Et la sécheresse vulvo-vaginale ?

Elle est très fréquente, et parfois très tôt en début de ménopause. Imaginez une femme qui n’ose pas en consultation parler de ses difficultés sexuelles et du fait qu’elle n’a plus de rapports parce que c’est trop douloureux. Si son gynécologue ne lui pose pas de questions, ne lui signale rien, alors même qu’il constate une atrophie muqueuse au moment de l’examen et de la pratique du frottis.
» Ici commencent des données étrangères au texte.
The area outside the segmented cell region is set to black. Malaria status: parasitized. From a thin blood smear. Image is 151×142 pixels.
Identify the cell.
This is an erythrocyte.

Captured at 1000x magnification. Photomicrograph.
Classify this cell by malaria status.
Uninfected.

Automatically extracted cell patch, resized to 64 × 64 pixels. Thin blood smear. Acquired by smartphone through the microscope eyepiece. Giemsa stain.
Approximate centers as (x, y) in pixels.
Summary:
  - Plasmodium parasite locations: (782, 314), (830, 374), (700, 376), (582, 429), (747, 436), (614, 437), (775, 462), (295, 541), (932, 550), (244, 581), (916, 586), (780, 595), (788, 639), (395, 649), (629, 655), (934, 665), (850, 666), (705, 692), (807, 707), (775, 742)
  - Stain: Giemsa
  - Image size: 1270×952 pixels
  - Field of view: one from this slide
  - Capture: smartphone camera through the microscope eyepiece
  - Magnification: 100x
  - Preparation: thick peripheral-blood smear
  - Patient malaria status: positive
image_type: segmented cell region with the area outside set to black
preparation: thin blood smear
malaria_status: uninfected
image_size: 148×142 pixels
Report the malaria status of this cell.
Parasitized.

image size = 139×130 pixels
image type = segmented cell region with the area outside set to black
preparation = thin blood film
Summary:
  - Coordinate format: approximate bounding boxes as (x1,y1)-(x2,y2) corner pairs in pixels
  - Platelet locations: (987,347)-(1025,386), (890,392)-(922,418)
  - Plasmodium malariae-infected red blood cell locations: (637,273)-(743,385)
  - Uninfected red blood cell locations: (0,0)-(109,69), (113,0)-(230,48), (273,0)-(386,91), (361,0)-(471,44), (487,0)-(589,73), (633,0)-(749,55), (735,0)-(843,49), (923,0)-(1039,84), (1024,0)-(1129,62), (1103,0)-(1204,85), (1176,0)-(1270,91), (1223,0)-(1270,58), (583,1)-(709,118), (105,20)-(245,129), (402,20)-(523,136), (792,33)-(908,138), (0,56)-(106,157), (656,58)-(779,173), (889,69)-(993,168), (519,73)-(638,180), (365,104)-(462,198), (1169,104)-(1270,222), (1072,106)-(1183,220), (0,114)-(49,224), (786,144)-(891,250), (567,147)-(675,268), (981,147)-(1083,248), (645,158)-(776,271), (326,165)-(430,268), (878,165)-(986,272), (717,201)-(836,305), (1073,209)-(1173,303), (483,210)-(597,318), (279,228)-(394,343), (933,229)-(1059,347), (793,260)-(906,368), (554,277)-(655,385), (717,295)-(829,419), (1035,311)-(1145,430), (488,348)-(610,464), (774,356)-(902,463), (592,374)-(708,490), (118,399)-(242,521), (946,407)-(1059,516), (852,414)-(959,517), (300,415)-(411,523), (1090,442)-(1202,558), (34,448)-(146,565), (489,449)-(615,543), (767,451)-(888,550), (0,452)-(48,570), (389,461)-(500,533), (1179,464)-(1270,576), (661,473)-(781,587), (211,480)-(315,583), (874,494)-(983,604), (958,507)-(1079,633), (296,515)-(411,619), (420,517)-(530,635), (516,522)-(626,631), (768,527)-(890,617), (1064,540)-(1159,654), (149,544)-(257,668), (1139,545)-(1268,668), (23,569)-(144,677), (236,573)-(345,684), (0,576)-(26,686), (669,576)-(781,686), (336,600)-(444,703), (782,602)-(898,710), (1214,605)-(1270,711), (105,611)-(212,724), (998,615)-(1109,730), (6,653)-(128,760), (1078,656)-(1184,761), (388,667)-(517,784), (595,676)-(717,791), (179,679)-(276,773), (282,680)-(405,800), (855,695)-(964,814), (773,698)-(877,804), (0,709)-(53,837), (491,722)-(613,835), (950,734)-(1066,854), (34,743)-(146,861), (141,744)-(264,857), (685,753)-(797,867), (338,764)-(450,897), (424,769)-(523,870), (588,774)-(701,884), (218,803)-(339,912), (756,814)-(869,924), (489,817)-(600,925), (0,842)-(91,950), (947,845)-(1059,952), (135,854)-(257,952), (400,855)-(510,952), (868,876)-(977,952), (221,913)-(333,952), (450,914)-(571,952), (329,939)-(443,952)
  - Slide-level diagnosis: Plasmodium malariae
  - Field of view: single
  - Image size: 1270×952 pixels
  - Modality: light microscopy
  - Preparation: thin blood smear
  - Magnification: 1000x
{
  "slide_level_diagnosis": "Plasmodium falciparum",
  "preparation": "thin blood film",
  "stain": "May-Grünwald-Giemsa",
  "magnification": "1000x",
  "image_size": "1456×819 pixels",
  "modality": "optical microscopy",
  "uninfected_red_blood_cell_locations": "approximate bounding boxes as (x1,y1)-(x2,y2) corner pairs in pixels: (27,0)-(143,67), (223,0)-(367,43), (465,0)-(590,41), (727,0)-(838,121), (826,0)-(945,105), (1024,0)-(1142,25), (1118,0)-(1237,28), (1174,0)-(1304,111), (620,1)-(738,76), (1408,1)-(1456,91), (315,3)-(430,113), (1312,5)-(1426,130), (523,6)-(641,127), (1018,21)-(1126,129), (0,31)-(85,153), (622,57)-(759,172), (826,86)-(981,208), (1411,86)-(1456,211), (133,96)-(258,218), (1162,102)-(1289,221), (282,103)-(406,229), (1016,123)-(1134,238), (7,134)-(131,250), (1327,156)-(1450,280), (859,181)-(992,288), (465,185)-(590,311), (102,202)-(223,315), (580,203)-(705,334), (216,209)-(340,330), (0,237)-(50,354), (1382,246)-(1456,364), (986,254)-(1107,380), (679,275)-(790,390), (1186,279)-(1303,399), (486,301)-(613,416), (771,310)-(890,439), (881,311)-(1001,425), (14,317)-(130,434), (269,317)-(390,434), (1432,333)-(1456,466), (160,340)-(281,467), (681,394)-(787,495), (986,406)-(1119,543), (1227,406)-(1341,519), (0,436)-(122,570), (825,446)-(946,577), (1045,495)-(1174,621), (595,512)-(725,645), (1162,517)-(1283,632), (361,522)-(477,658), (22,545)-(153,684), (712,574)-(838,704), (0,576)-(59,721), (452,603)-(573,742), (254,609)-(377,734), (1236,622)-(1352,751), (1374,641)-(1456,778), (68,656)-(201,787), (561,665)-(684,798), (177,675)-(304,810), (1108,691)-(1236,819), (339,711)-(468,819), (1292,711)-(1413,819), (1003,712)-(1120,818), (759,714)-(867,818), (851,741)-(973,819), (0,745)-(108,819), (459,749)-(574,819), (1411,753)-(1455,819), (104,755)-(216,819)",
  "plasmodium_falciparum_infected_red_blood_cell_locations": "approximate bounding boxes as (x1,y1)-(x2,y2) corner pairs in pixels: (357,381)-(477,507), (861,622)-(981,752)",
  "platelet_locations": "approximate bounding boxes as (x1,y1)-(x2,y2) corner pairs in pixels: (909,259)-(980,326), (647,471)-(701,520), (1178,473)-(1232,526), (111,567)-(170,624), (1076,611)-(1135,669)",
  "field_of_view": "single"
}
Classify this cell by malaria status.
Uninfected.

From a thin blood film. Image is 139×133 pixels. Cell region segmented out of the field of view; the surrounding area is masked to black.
Cette femme, en rentrant chez elle, pense : « C’est donc normal, il ne m’a rien proposé, je suis vieille et la sexualité, c’est fini pour moi. » Alors qu’il y a des solutions tellement simples pour l’atrophie vulvo-vaginale ! En Angleterre, des traitements d’œstradiol par voie vaginale sont accessibles sans prescription, ce qui montre bien que ce n’est pas dangereux.

Alors que le phénomène de la désertification médicale complique l’accès aux professionnels de santé, où trouver des informations claires, complètes et fiables pour prendre une décision éclairée en matière de THM ?

C’est ce que je suis en train de faire avec vous, et avec l’application (Omena). Je réponds à tous les journalistes, les émissions, je corrige des épreuves, je ne dis jamais non. J’y passe un temps fou, et je pense que c’est ce qu’il faut faire. Le GEMVi met à disposition des fiches d’information claires et complètes destinée aux femmes, il faut les lire !

C’est informées que les femmes trouvent l’accompagnement, voire le traitement qui leur convient auprès des professionnels de santé.

Sources :

  1. Étude ELISA.
  2. Inserm Ménopause Une meilleure sécurité d’utilisation des traitements hormonaux, 18 septembre 2023.
  3. Haute Autorité de Santé, Traitements hormonaux de la ménopause, 16 juillet 2014.
  4. Fondation pour la recherche médicale, Ménopause : le traitement hormonal substitutif que je prends est-il dangereux pour ma santé ? 4 novembre 2020.
  5. Institut national du cancer, Les traitements hormonaux de la ménopause, 20 septembre 2023.
  6. ameli.fr, Les traitements lors de la ménopause, 24 juillet 2023.